Alfred Hitchcock (1899-1980) desbravou um filão inesgotável ao lançar “Psicose” (1960). A obra máxima do britânico parece que deu o sopro que faltava à inspiração represada de cineastas ao redor do mundo, e desde então, histórias sobre esses homens sem dúvida monstruosos, mas também vítimas dos abusos e crimes que reproduziram — muitos com a vontade inconsciente de serem pegos, para, enfim, terem a chance de serem ouvidos —, foram sobrepondo-se umas às outras, sempre com um olhar no mínimo perturbador acerca dessas figuras. Amber Sealey acompanha até seu último ato um tipo como esse em “Ted Bundy: A Confissão Final”, apresentando uma ficção realista, cuja estética remete o público à linguagem documental sem prescindir de seu lado opulento.
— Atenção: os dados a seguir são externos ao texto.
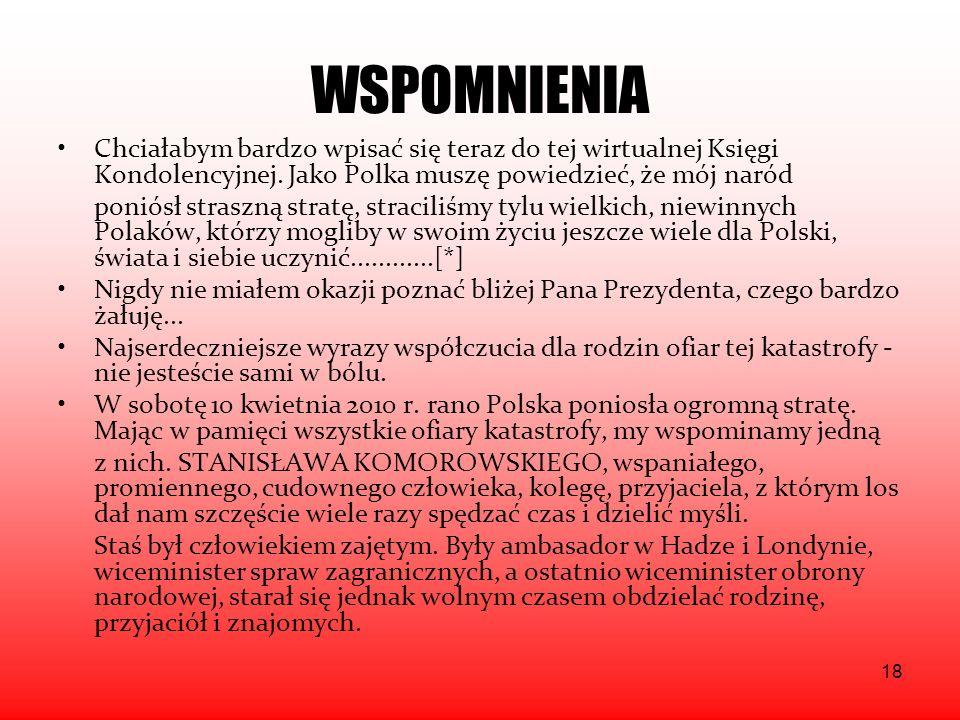 WSPOMNIENIA Chciałabym bardzo wpisać się teraz do tej wirtualnej Księgi Kondolencyjnej. Jako Polka muszę powiedzieć, że mój naród.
O trabalho de Sealey é mais um filme sobre a vida de Theodore Robert Bundy (1946-1989), um maníaco tão sedutor quanto nefasto, capaz de perder uma legião de mulheres, atraídas por seu modo sereno de falar e seu temperamento lhano por natureza. Em “Ted Bundy: A Irresistível Face do Mal” (2019), Joe Berlinger já havia dissecado a personalidade doce de um assassino em série talvez ávido por se recuperar, mas ciente da psicopatia que o levava a atitudes bestiais, sob ligeiro controle à proporção que seu espírito diabólico se nutria do gozo pelos mortos que caíam em seu rastro.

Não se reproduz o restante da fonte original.